Records shown =>
-- Opening Marker --

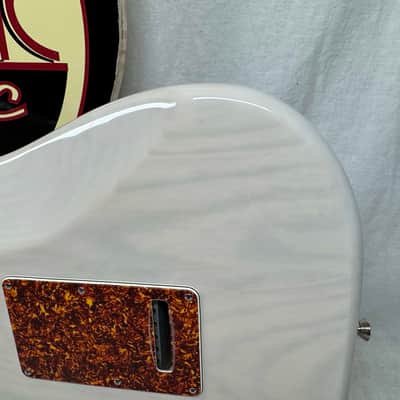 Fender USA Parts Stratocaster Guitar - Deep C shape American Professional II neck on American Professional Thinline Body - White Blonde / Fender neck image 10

-- Closing Marker --
-- Opening Marker --

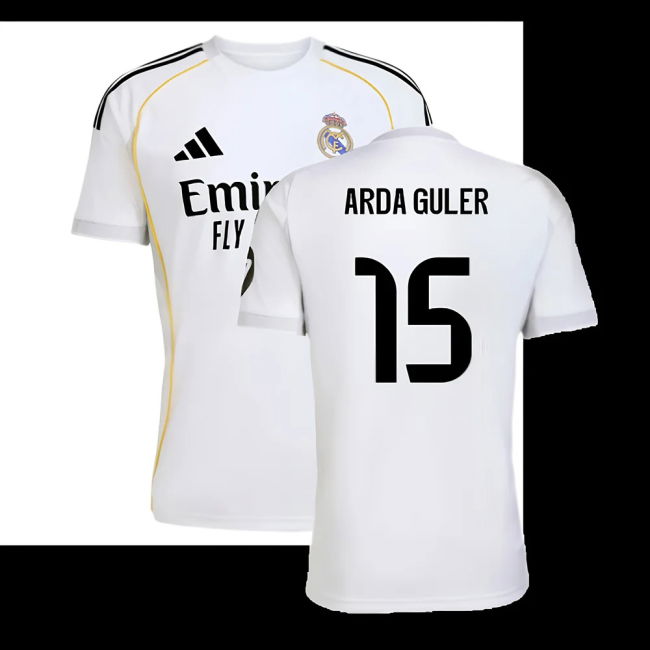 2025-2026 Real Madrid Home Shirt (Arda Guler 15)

-- Closing Marker --
-- Opening Marker --

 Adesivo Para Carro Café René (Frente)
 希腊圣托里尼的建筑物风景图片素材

-- Closing Marker --

Exercise prompt =>
Looking at the data above, return every line from the one with "Adesivo Para Carro Café René (Frente)" down to the one with "希腊圣托里尼的建筑物风景图片素材", exactly and inclusively.

Written response =>
 Adesivo Para Carro Café René (Frente)
 希腊圣托里尼的建筑物风景图片素材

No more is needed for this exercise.